**TASK INSTRUCTIONS:**
Repeat the police leadership passage from "Maybe the Uvalde" to "their leadership skills.", swapping "unengaged" for "disengaged".

Historically, law enforcement agencies are conservative and hesitant to move away from command-and-control leadership and towards giving employees more autonomy. However, my experience is that they are slowly becoming more open to the more progressive styles of leadership. A leadership program that was started by the California Commission on Police Officer Standards and Training in 1989, the Sherman Block Supervisory Leadership Institute (SBSLI) is very progressive and has trained several thousand front line supervisors from every law enforcement agency in California. 

 

Maybe the Uvalde event is the impetus for law enforcement people in positions of power to start embracing empowerment; hiring and promoting the right people, giving guidance, goals, and vision, and encouraging officers to make as many decisions as possible. 

 

The first officers on the scene at Uvalde didn’t seem to think of themselves as leaders. If they did, they would have made the decision, without being told, to do something. In watching video on the incident, I would call many of these officers unengaged. The reality is that everyone, no matter their title or position, influences other people and is therefore a leader (Sanborn 2006). Everyone should be encouraged to practice being better leaders by honing and practicing their leadership skills. 

For current people in positions of power in law enforcement who are concerned about losing power or feeling unneeded, or “having the inmates run the asylum” Matthew Barzun, former ambassador to the United Kingdom and Sweden, has some advice. He makes a very convincing case that by giving employees more autonomy/power, you are saying to them, “I care for you, trust you, and want you to succeed.” This helps in building a trusting, caring relationship between employee and supervisor and therefore will result in more influence (personal power) and engagement for both employee and supervisor (Barzun 2021).

**SUPPLIED RECORDS:**
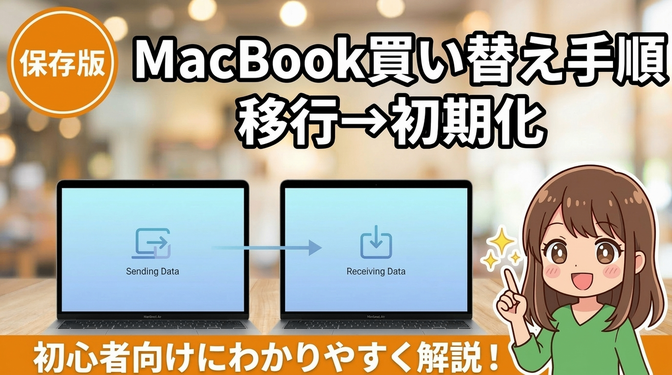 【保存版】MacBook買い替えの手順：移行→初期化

--

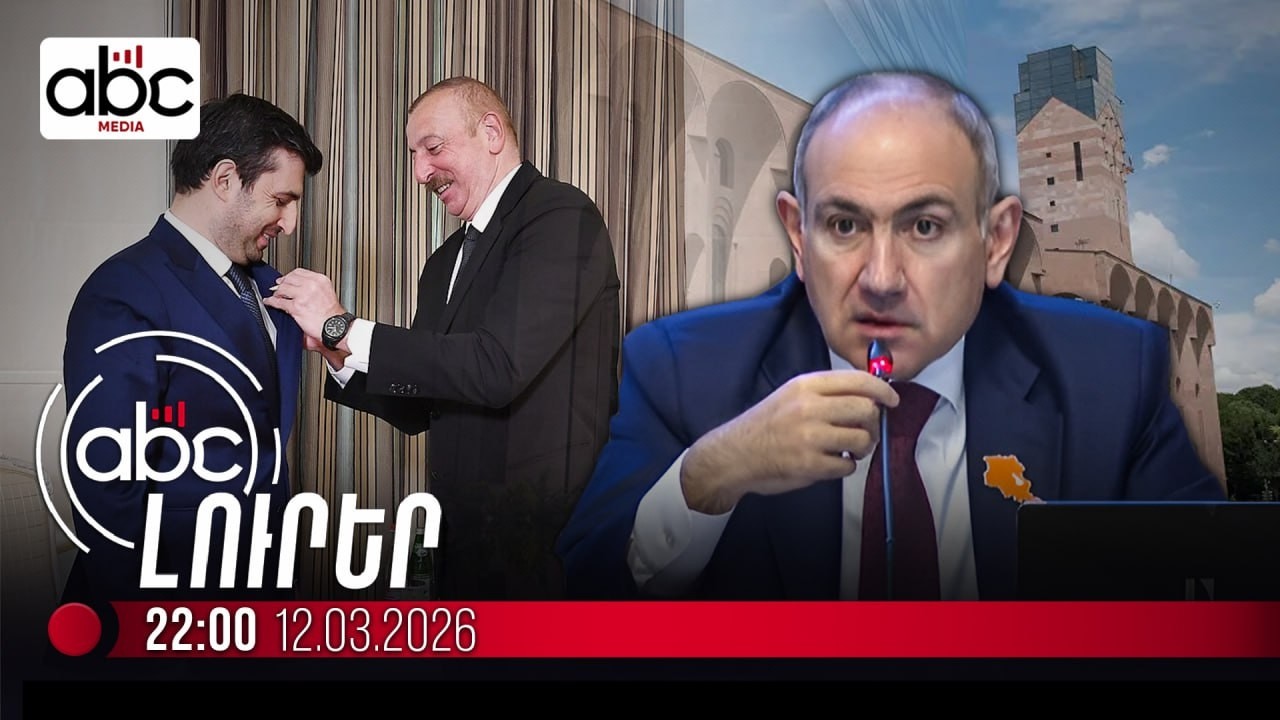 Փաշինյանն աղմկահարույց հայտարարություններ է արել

**RESULT OF THIS TASK:**
Maybe the Uvalde event is the impetus for law enforcement people in positions of power to start embracing empowerment; hiring and promoting the right people, giving guidance, goals, and vision, and encouraging officers to make as many decisions as possible. 

 

The first officers on the scene at Uvalde didn’t seem to think of themselves as leaders. If they did, they would have made the decision, without being told, to do something. In watching video on the incident, I would call many of these officers disengaged. The reality is that everyone, no matter their title or position, influences other people and is therefore a leader (Sanborn 2006). Everyone should be encouraged to practice being better leaders by honing and practicing their leadership skills.